Pehr Louis Sparre af Söfdeborg (3 August 1863 – 26 October 1964) was a Swedish painter, designer and draughtsman, most noted for his early work in the Finnish national romanticism and jugend styles. He also competed in the individual and team épée fencing events at the 1912 Summer Olympics.

Biography
Born in Gravellona Lomellina, Italy. He was the son of  Pehr Ambjörn Sparre af Söfdeborg (1828–1921) and Teresita Adèle Josefa Gaetana Barbavara (1844–1867). His father had served as head of the banknote printing company for the Sveriges Riksbank. He spent his early childhood with the mother at Villa Teresita in Gravellona  while his father was often on business trips. After having suffered an accident, her mother died when he was four years old. He then moved with his father in Paris prior to being sent to Sweden for school studies. He attended the Royal Swedish Academy of Fine Arts before relocating to Paris.
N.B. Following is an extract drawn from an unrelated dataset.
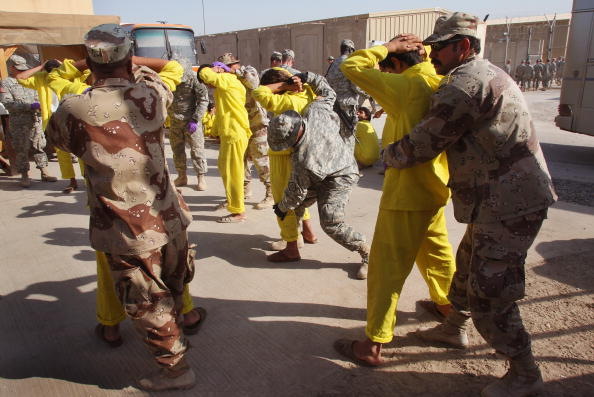 Camp Cropper「US Military Holds Thousands Of Detainees In Baghdad Prison」:写真・画像(17)[壁紙.com]
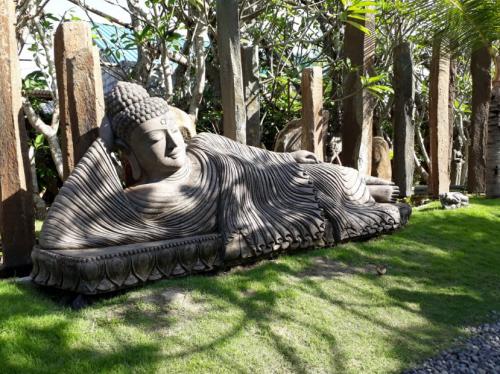 Patung batu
Sparre was a student at Académie Julian in Paris from 1887 until 1890. He studied with Akseli Gallen-Kallela, Eero Järnefelt and Emil Wikström and took part in painting trips in Karelia with Kallela and Wikström. Sparre is often mentioned as a founder of the Karelianism movement, along with Akseli Gallen-Kallela. He moved to Finland in 1889, living there for almost two decades. In 1893, Sparre married Eva Mannerheim (1870–1958), an artist and the sister of Carl Gustaf Emil Mannerheim.
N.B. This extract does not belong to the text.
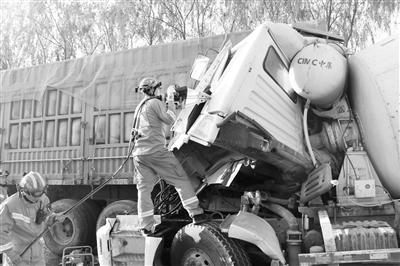 搅拌车追尾大货车司机被困 嘉峪关消防紧急救援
In 1891, two of his works were exhibited at the Paris Salon. After the mid-1890s, Sparre reduced his work as a painter and instead worked on developing the industrial art and graphics industry in Finland. In 1897, he founded the Iris furniture and ceramics factory in Porvoo. Impressed by the pottery of the English-Belgian ceramist and painter Alfred William Finch, Sparre invited him to manage the ceramics department. By the request of his friend, Karl Emil Ståhlberg, Sparre also worked as the director for the first Finnish fictional film, the 20-minute-long Salaviinanpolttajat in 1907.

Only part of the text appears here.